Development of an Oral Cancer Risk Assessment Tool Using Machine Learning Algorithms

Reihaneh Rostami
University of Wisconsin

Reihaneh Rostami1, Harshad Hedge2, Neel A. Shimpi1, Gary Pack1, Amit Acharya1
1Institute for Oral and Systemic Health, 2Biomedical Informatics Research Center

Research area: Institute for Oral and Systemic Health

Background: Studies show that oral cancers are often diagnosed at late stages; hence assessing their risk in advance will prove beneficial in reducing the high mortality rate. To evaluate such risk, multiple causative factors need to be considered simultaneously. Literature review shows that machine learning (ML) can be used as an effective technique in evaluating the future risk of oral cancer through extracting the complicated relationship between these factors. We investigated four ML algorithms to develop an oral cancer risk assessment tool. 

Methods: The dataset was mined from Marshfield Clinic data warehouse (1979 to 2015). After preprocessing, the final dataset included 526 cases, 526 controls, and 15 features (etiological causes collected as structured data). 14 different models were generated using feature selection and dimensionality reduction. The performance of four ML algorithms namely Multi-Layer Perceptron (MLP), K-Nearest Neighbors (KNN), Decision tree (DT), and Adaboost were compared using 10-fold cross-validation. Sensitivity analysis was also performed to make sure that results were reliable. Java programming language and Weka library were used to implement the classifiers. Also a prototypical web application was developed to interact with the implemented tool.

Results: Accuracy, recall, precision, and specificity for Adaboost were 77%, 63%, 88%, and 91%, respectively.
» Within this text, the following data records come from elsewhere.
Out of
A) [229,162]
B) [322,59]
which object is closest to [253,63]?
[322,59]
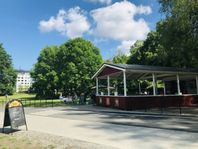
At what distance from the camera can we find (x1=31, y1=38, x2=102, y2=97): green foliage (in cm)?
4228

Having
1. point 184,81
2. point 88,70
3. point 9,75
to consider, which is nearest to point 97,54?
point 88,70

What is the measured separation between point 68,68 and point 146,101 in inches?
974

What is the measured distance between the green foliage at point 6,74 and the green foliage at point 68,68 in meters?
18.0

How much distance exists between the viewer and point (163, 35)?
18.9 m

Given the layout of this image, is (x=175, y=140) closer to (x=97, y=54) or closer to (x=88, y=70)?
(x=88, y=70)

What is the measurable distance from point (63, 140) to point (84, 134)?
1.31 m

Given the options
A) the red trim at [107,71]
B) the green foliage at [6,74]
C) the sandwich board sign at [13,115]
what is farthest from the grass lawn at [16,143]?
the green foliage at [6,74]

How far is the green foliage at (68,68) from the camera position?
1665 inches

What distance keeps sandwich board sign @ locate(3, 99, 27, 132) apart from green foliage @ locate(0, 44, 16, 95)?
195 ft

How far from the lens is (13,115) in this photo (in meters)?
10.7

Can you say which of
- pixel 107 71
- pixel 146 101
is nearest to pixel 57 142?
pixel 146 101

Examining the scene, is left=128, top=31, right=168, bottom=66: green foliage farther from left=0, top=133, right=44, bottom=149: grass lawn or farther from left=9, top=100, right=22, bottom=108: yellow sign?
left=0, top=133, right=44, bottom=149: grass lawn

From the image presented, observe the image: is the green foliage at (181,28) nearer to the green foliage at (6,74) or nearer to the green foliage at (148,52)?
the green foliage at (148,52)

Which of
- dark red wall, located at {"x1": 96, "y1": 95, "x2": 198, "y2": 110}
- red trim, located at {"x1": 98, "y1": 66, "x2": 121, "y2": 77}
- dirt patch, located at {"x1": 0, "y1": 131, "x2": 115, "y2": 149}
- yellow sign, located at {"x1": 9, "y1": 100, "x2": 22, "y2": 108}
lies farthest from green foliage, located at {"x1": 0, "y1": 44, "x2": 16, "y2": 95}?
dirt patch, located at {"x1": 0, "y1": 131, "x2": 115, "y2": 149}
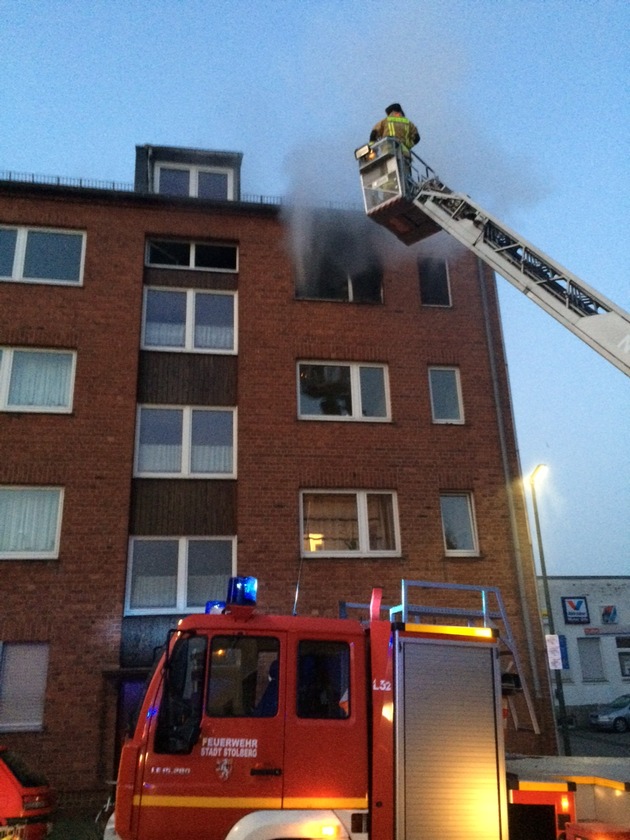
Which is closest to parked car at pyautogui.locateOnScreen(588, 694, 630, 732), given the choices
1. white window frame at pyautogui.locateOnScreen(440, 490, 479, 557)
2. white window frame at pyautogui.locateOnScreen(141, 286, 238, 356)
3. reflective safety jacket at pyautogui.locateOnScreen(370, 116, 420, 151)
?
white window frame at pyautogui.locateOnScreen(440, 490, 479, 557)

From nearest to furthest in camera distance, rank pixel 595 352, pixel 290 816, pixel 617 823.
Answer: pixel 290 816
pixel 617 823
pixel 595 352

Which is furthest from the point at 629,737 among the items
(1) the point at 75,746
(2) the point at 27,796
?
(2) the point at 27,796

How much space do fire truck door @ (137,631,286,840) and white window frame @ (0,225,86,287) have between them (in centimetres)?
971

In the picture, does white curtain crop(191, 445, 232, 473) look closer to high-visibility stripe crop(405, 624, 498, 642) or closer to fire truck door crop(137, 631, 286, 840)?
fire truck door crop(137, 631, 286, 840)

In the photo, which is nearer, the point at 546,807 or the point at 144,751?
the point at 144,751

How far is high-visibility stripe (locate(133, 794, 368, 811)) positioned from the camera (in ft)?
15.9

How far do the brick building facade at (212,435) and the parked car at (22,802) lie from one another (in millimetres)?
3028

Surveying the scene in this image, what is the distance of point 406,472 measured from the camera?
12672 mm

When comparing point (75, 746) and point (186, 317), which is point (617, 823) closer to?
point (75, 746)

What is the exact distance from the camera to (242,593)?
554 centimetres

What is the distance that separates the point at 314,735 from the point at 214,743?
764 mm

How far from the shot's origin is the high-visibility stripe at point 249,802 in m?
4.86

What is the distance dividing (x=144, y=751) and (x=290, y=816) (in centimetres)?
118

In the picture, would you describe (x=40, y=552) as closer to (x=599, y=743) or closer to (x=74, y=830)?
(x=74, y=830)
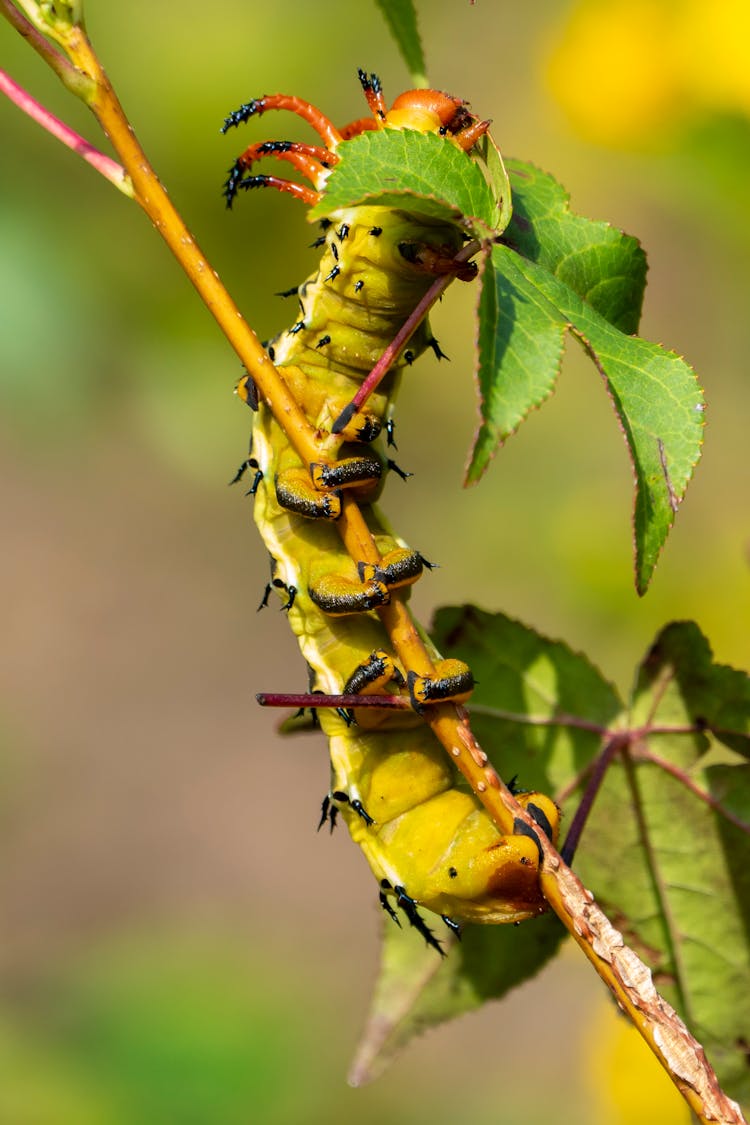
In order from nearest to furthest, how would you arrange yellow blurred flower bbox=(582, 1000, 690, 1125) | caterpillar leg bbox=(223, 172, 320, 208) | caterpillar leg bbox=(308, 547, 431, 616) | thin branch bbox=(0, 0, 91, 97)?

The metrics for MLP were the same except specificity was 92%. The highest and lowest metrics, specificity and recall, were respectively 94% and 40% for DT and 95% and 36% for KNN.

Conclusion: The MLP outperformed the other classifiers on the 11-feature model. Due to the lack of details about some of the risk factors such as tobacco and alcohol in the extracted dataset, the accuracy and recall were not reasonable enough. Mining key features from the clinical narrative documents from the Electronic Health Record (EHR) and incorporating them in a broader range of ML algorithms, can improve the results.